-- AVAILABLE RECORDS start --

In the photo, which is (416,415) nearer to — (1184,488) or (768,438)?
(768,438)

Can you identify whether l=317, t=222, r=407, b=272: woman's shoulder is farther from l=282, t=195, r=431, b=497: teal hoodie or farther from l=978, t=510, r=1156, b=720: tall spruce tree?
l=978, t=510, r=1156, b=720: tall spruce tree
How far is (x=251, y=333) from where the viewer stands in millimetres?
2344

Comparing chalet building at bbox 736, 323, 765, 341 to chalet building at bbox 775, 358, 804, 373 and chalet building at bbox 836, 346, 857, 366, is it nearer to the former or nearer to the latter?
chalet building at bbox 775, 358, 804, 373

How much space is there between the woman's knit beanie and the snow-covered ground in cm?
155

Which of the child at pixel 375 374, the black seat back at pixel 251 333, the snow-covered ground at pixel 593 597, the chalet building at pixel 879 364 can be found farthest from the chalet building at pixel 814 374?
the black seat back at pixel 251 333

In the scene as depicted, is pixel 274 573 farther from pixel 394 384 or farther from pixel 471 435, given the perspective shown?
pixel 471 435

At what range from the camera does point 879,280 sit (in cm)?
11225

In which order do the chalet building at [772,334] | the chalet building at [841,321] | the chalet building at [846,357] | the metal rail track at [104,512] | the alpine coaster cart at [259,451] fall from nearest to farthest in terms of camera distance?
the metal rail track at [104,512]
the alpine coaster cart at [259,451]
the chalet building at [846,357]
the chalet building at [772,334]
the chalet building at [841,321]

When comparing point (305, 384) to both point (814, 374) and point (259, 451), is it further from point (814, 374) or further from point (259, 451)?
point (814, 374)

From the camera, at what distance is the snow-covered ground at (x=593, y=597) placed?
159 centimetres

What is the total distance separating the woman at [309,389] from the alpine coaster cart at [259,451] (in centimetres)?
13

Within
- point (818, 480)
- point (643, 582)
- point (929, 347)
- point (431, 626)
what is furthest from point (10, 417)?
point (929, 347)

-- AVAILABLE RECORDS end --

§ EXERCISE:
Present the listing above as a numbered list, leaving out the blank lines.

§ ANSWER TO THIS EXERCISE:
1. In the photo, which is (416,415) nearer to — (1184,488) or (768,438)?
2. (768,438)
3. Can you identify whether l=317, t=222, r=407, b=272: woman's shoulder is farther from l=282, t=195, r=431, b=497: teal hoodie or farther from l=978, t=510, r=1156, b=720: tall spruce tree?
4. l=978, t=510, r=1156, b=720: tall spruce tree
5. How far is (x=251, y=333) from where the viewer stands in millimetres?
6. 2344
7. Comparing chalet building at bbox 736, 323, 765, 341 to chalet building at bbox 775, 358, 804, 373 and chalet building at bbox 836, 346, 857, 366, is it nearer to the former or nearer to the latter?
8. chalet building at bbox 775, 358, 804, 373
9. How much space is there between the woman's knit beanie and the snow-covered ground in cm?
10. 155
11. Which of the child at pixel 375 374, the black seat back at pixel 251 333, the snow-covered ground at pixel 593 597, the chalet building at pixel 879 364 can be found farthest from the chalet building at pixel 814 374?
12. the black seat back at pixel 251 333
13. In the scene as depicted, is pixel 274 573 farther from pixel 394 384 or farther from pixel 471 435, given the perspective shown?
14. pixel 471 435
15. At what range from the camera does point 879,280 sit (in cm)?
16. 11225
17. In which order do the chalet building at [772,334] | the chalet building at [841,321] | the chalet building at [846,357] | the metal rail track at [104,512] | the alpine coaster cart at [259,451] fall from nearest to farthest in terms of camera distance?
18. the metal rail track at [104,512]
19. the alpine coaster cart at [259,451]
20. the chalet building at [846,357]
21. the chalet building at [772,334]
22. the chalet building at [841,321]
23. When comparing point (305, 384) to both point (814, 374) and point (259, 451), is it further from point (814, 374) or further from point (259, 451)?
24. point (814, 374)
25. From the camera, at what distance is the snow-covered ground at (x=593, y=597) placed?
26. 159 centimetres
27. What is the total distance separating the woman at [309,389] from the alpine coaster cart at [259,451] (in centimetres)?
28. 13
29. Within
30. - point (818, 480)
31. - point (643, 582)
32. - point (929, 347)
33. - point (431, 626)
34. what is furthest from point (10, 417)?
35. point (929, 347)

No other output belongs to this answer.